I’m sure you remember those fights about booze. According to you, I shouldn’t have been drinking at all. I balked. As soon as I discovered I was pregnant— I was pregnant, I didn’t go in for this we stuff—I’d go cold turkey. But conception could take years, during which I was not prepared to killjoy my every evening with glasses of milk. Multiple generations of women had tippled cheerfully through their pregnancies and what, did they all give birth to retards?

You sulked. You went quiet if I poured myself a second glass of wine, and your disapproving glances despoiled the pleasure (as they were meant to). Sullenly, you’d grumble that in my place you’d stop drinking, and yes, for years if necessary, about which I had no doubt. I would let parenthood influence our behavior; you would have parenthood dictate our behavior. If that seems a subtle distinction, it is night and day.

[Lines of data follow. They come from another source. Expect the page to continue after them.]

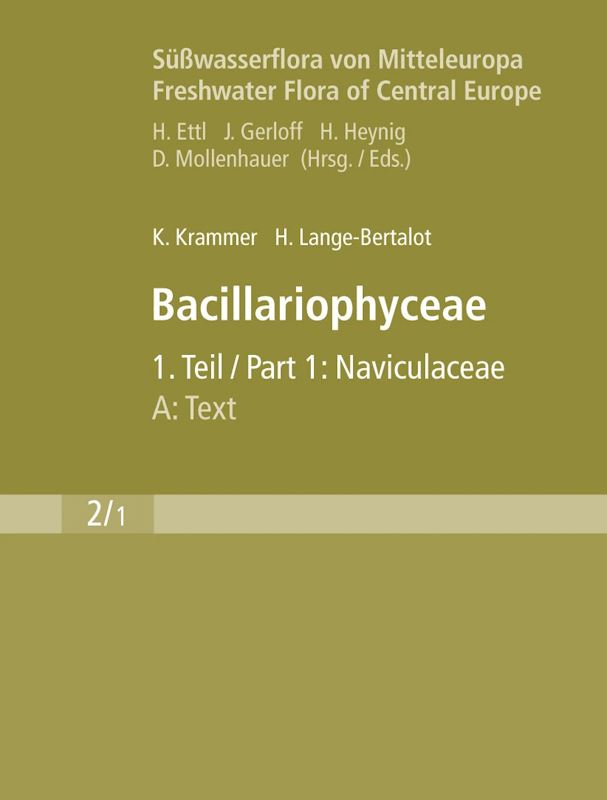 Süßwasserflora von Mitteleuropa
Freshwater Flora of Central Europe

H. Ettl J. Gerloff H. Heynig
D. Mollenhauer (Hrsg. / Eds.)

K. Krammer H. Lange-Bertalot

Bacillariophyceae

1. Teil / Part 1: Naviculaceae
A: Text

2/1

I was deprived that clichéd cinematic tip-off of heaving over the toilet, but it doesn’t appear to be in moviemakers’ interests to accept that some women don’t get morning sickness. Although you offered to accompany me with my urine sample, I dissuaded you: “It’s not as if I’m getting tested for cancer or something.” I remember the remark. Much like what they say in jest, it’s telling what people claim something is not .

At the gynecologist’s, I delivered my marinated artichoke jar, a briskness covering the intrinsic embarrassment of handing off smelly effluents to strangers, and waited in the office. Dr. Rhinestein—a cold young woman for her profession, with an aloof, clinical temperament that would have suited her better for pharmaceutical trials with rats—swept in ten minutes later and leaned over her desk to jot. “It’s positive,” she said crisply.

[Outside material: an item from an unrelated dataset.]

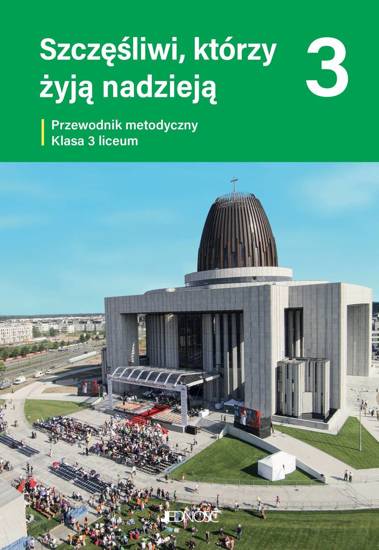 Szczęśliwi, którzy żyją nadzieją

3

Przewodnik metodyczny
Klasa 3 liceum

JEDNOŚĆ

When she looked up, she did a double take. “Are you all right? You’ve turned white.”

I did feel strangely cold.

“Eva, I thought you were trying to get pregnant. This should be good news.” She said this severely, with reproach. I got the impression that if I wasn’t going to be happy about it, she would take my baby and give it to someone who’d got their mind right—who would hop up and down like a game-show contestant who’d won the car.

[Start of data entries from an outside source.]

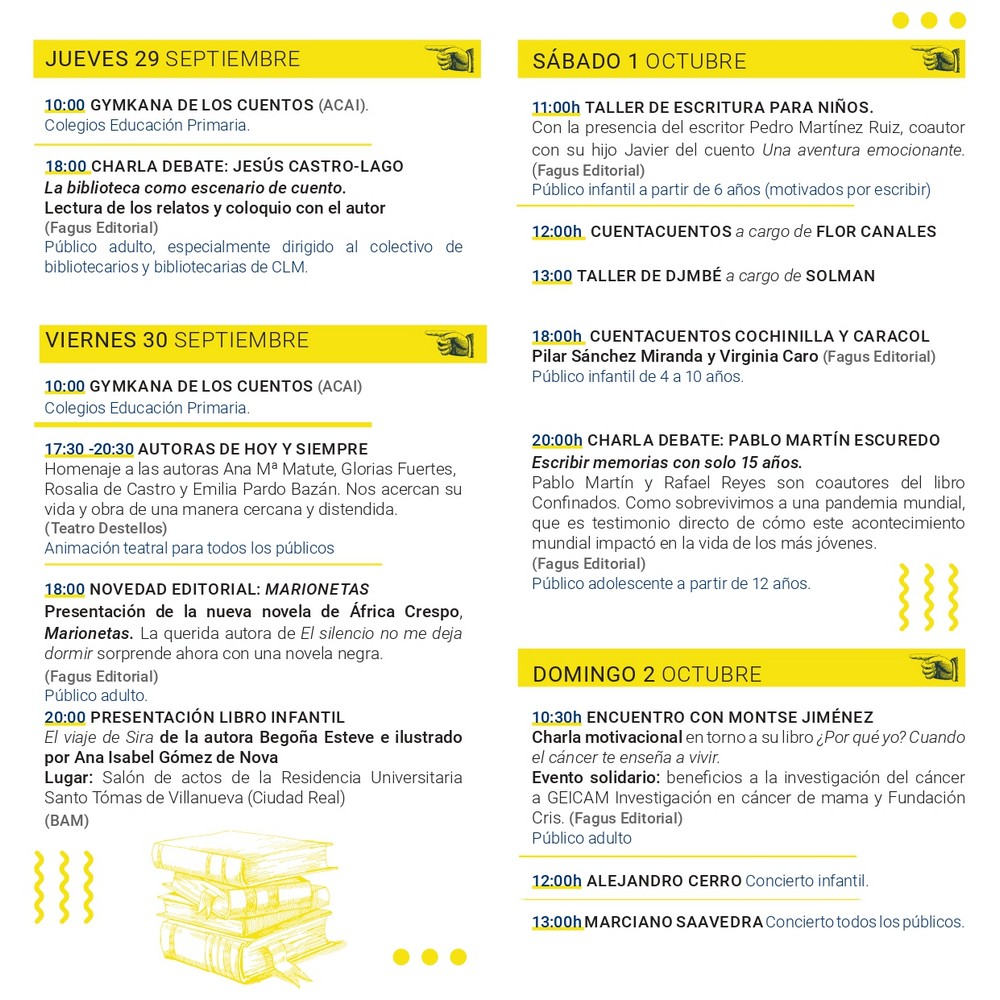 JUEVES 29 SEPTIEMBRE

10:00 GYMKANA DE LOS CUENTOS (ACAI).
Colegios Educación Primaria.

18:00 CHARLA DEBATE: JESÚS CASTRO-LAGO
La biblioteca como escenario de cuento.
Lectura de los relatos y coloquio con el autor
(Fagus Editorial)
Público adulto, especialmente dirigido al colectivo de bibliotecarios y bibliotecarias de CLM.

VIERNES 30 SEPTIEMBRE

10:00 GYMKANA DE LOS CUENTOS (ACAI)
Colegios Educación Primaria.

17:30 -20:30 AUTORAS DE HOY Y SIEMPRE
Homenaje a las autoras Ana Mª Matute, Glorias Fuertes, Rosalia de Castro y Emilia Pardo Bazán. Nos acercan su vida y obra de una manera cercana y distendida.
(Teatro Destellos)
Animación teatral para todos los públicos

18:00 NOVEDAD EDITORIAL: MARIONETAS
Presentación de la nueva novela de África Crespo, Marionetas. La querida autora de El silencio no me deja dormir sorprende ahora con una novela negra.
(Fagus Editorial)
Público adulto.
20:00 PRESENTACIÓN LIBRO INFANTIL
El viaje de Sira de la autora Begoña Esteve e ilustrado por Ana Isabel Gómez de Nova
Lugar: Salón de actos de la Residencia Universitaria Santo Tómas de Villanueva (Ciudad Real)
(BAM)

SÁBADO 1 OCTUBRE

11:00h TALLER DE ESCRITURA PARA NIÑOS.
Con la presencia del escritor Pedro Martínez Ruiz, coautor con su hijo Javier del cuento Una aventura emocionante.
(Fagus Editorial)
Público infantil a partir de 6 años (motivados por escribir)

12:00h CUENTACUENTOS a cargo de FLOR CANALES

13:00 TALLER DE DJMBÉ a cargo de SOLMAN

18:00h CUENTACUENTOS COCHINILLA Y CARACOL
Pilar Sánchez Miranda y Virginia Caro (Fagus Editorial)
Público infantil de 4 a 10 años.

20:00h CHARLA DEBATE: PABLO MARTÍN ESCUREDO
Escribir memorias con solo 15 años.
Pablo Martín y Rafael Reyes son coautores del libro Confinados. Como sobrevivimos a una pandemia mundial, que es testimonio directo de cómo este acontecimiento mundial impactó en la vida de los más jóvenes.
(Fagus Editorial)
Público adolescente a partir de 12 años.

DOMINGO 2 OCTUBRE

10:30h ENCUENTRO CON MONTSE JIMÉNEZ
Charla motivacional en torno a su libro ¿Por qué yo? Cuando el cáncer te enseña a vivir.
Evento solidario: beneficios a la investigación del cáncer a GEICAM Investigación en cáncer de mama y Fundación Cris. (Fagus Editorial)
Público adulto

12:00h ALEJANDRO CERRO Concierto infantil.

13:00h MARCIANO SAAVEDRA Concierto todos los públicos.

“Drop your head between your legs.” It seems I had begun to weave.

Once I had forced myself to sit up, if only because she seemed so bored, Dr. Rhinestein went through a long list of what I couldn’t do, what I couldn’t eat and drink, when I would —never mind my plans to update “WEEWAP,” as the office now called our Western European edition, thanks to you—return for my next appointment. This was my introduction to the way in which, crossing the threshold of motherhood, suddenly you become social property, the animate equivalent of a public park. That coy expression “you’re eating for two now, dear,” is all by way of goading that your very dinner is no longer a private affair; indeed, as the land of the free has grown increasingly coercive, the inference seems to run that “you’re eating for us now,” for 200-some million meddlers, any one of whose prerogative it is to object should you ever be in the mood for a jelly donut and not a full meal with whole grains and leafy vegetables that covers all five major food groups. The right to boss pregnant women around was surely on its way into the Constitution.

Dr. Rhinestein itemized recommended brands of vitamins and lectured on the dangers of continuing to play squash.

I had the afternoon to assemble myself into the glowing mother-to-be. Instinctively, I chose a plain cotton sundress more pert than sexy, then gathered the ingredients for a meal that was aggressively nutritious (the sautéed sea trout would be unbreaded, the salad would sport sprouts). In the meantime, I tried on different approaches to a shopworn scene: coy, delayed; bemused, artificially offhand; gushing— oh, darling! None of them seemed to suit. As I whisked about the loft twisting fresh candles into holders, I made a brave attempt at humming but could only think of show tunes from big-budget musicals like Hello, Dolly!